Karabakh is a region within Azerbaijan that has been under the control of ethnic Armenian forces and the Armenian military since the 1994 end of a full-scale separatist war that killed about 30,000 people and displaced an estimated 1 million.
Nagorno-Karabakh proper has an area of about 4,400sq km — about the size of the US state of Delaware — but Armenian forces occupy large swathes of adjacent territory.
Long-simmering tensions between Christian Armenians and mostly Muslim Azeris began boiling over as the Soviet Union frayed in its final years. Once the USSR collapsed in 1991 and the republics became independent nations, war broke out.
A 1994 cease-fire left Armenian and Azerbaijani forces facing each other across a demilitarised zone, where clashes were frequently reported.
WHAT'S HAPPENED SINCE?
International mediation efforts to determine the region's final status have brought little visible progress.
The conflict has been an economic blow to the Caucasus region because it has hampered trade and prompted Turkey to close its border with landlocked Armenia.
Fighting periodically breaks out around Nagorno-Karabakh's borders, often deadly, notably in 2016 and this July.
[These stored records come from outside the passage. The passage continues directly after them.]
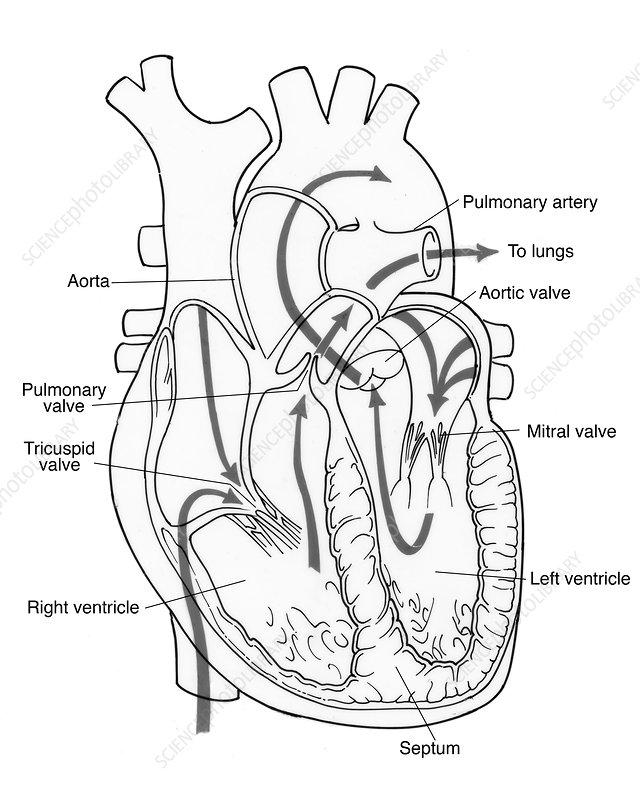 Illustration of Coronary Circulation - Stock Image - C017 ...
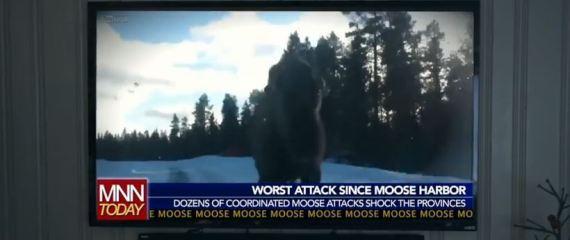 canadian sniper moose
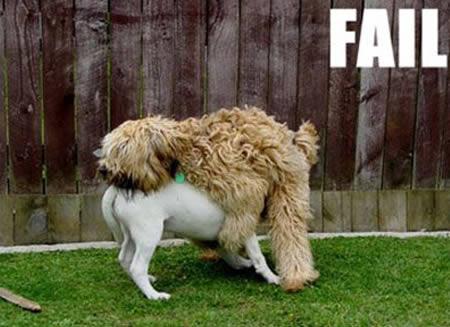 Funny animals fails funny animals fails funny animals fails funny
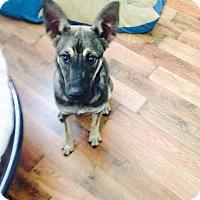 Adopt A Pet :: Lucy - Pompano Beach, FL
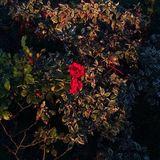 autumn romantic collection for Birdie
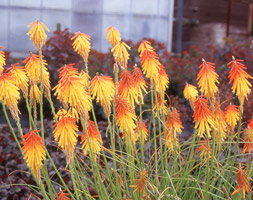 Kniphofia 'Bressingham Comet' (Red Hot Poker)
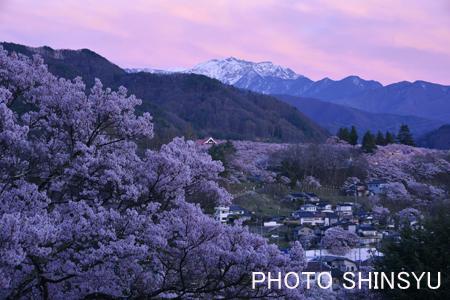 高遠城址公園の桜と仙丈ヶ岳夕景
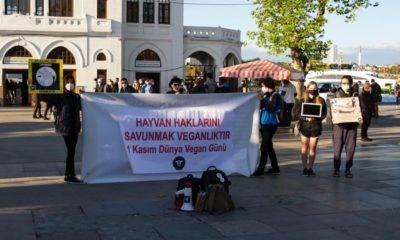 Bağımsız hayvan hakları topluluğu dünya vegan günü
Since new fighting erupted on Sunday, dozens have been killed and wounded in apparent shelling by both sides. Each country blamed the other for sparking the clashes.
WHAT'S THE BROADER IMPACT?
In addition to causing local casualties and damage, the conflict in the small, hard-to-reach region is also of concern to major regional players.
Orthodox Christian Russia is Armenia's main economic partner and has a military base there, while Turkey has offered support to Azerbaijanis, ethnic brethren to Turks and fellow Muslims. Iran neighbours both Armenia and Azerbaijan and is calling for calm.
Meanwhile, the United States, France and Russia are meant to be guarantors of the long-stalled peace process, under the auspices of the Vienna-based Organisation for Security and Co-operation in Europe.